The classical problem of reliable point-to-point digital communication can be considered as wanting to achieve a very low probability of error while keeping the rate high and the total power consumption small. Traditional information-theoretic analysis uses explicit models for the communication channel to study the power spent in transmission. The resulting bounds are expressed using `waterfall' curves that convey the revolutionary idea that unboundedly low probabilities of bit-error are attainable using only finite transmit power.
However, practitioners have long observed that the decoder complexity, and hence the total power consumption, goes up when attempting to use sophisticated codes that operate close to the Shannon waterfall curve. This is especially true when short-range communication is considered. This talk asks the question of what "capacity-achieving" should mean if we have to care about total power rather than just transmitter power.
Power consumption is thus considered to be the natural metric for complexity. Classical results are reinterpreted in this context and are shown to imply that neither classical dense linear codes with ML decoding nor convolutional codes can be capacity achieving in any reasonable sense. An explicit model is given for the power consumption of an idealized decoder that allows for extreme parallelism in implementation. This decoder architecture is in the spirit of message passing and iterative decoding for sparse-graph codes.
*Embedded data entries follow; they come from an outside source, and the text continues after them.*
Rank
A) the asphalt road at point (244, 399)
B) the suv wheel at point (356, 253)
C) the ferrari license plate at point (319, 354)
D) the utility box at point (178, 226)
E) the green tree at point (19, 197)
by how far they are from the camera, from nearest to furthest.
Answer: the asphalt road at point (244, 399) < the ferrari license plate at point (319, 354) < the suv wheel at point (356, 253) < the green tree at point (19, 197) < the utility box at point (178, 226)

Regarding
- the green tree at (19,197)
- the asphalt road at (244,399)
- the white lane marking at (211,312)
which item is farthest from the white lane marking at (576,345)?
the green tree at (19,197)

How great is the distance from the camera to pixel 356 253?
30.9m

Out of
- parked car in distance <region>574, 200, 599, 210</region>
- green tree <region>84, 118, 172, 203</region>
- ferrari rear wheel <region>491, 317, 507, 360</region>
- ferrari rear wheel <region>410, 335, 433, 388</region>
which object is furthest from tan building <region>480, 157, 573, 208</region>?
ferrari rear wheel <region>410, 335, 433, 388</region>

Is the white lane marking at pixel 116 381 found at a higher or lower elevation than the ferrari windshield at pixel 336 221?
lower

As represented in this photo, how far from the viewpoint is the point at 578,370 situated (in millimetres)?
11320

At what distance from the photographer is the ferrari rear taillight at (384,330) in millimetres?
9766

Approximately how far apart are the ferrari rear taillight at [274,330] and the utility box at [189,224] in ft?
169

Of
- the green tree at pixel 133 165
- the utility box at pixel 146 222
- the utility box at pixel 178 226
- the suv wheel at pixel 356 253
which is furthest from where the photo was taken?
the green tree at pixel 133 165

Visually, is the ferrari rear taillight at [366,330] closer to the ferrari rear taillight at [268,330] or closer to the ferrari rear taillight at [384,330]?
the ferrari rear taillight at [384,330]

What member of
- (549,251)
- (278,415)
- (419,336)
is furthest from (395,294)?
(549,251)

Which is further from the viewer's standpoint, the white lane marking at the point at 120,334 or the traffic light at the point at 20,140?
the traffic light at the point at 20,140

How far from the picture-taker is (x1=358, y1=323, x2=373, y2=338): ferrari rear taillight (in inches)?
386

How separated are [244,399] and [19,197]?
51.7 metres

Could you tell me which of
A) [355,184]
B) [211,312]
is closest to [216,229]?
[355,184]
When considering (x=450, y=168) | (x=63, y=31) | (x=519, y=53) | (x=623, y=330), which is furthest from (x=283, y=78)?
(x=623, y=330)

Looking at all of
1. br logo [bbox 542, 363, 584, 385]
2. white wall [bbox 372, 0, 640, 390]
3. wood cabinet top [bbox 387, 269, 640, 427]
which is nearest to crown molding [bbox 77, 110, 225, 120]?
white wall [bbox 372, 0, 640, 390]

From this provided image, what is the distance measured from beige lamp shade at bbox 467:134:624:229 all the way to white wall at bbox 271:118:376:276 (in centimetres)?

Generalized sphere-packing arguments are used to derive lower bounds on the decoding power needed for any possible code given only the gap from the Shannon limit and the desired average probability of bit error. As the gap goes to zero, the energy per bit spent in decoding is shown to go to infinity. This suggests that to optimize total power, the transmitter should operate at a power that is strictly above the minimum demanded by the Shannon capacity. The lower bound is also plotted to show an unavoidable tradeoff between the average bit-error probability and the total power used in transmission and decoding. In the spirit of conventional waterfall curves, we call these `waterslide' curves.
(This is joint work with my student Pulkit Grover)
BiographyAnant Sahai (BS '94 UC Berkeley, MS '96 MIT, PhD '01 MIT) joined the Department of Electrical Engineering and Computer Sciences at the University of California at Berkeley in 2002 as an Assistant Professor. He is a member of the Berkeley Wireless Research Center (BWRC) and the Wireless Foundations Center (WiFo). In 2001, he spent a year at the wireless startup Enuvis developing adaptive signal processing algorithms for extremely sensitive GPS receivers implemented using software defined radio. Prior to that, he was a graduate student at the Laboratory for Information and Decision Systems (LIDS) at the Massachusetts Institute of Technology (MIT). His research interests are in wireless communication, signal processing, and information theory. He is particularly interested in delay, feedback, and complexity from an information-theoretic perspective and in cognitive radio from a signal-processing perspective.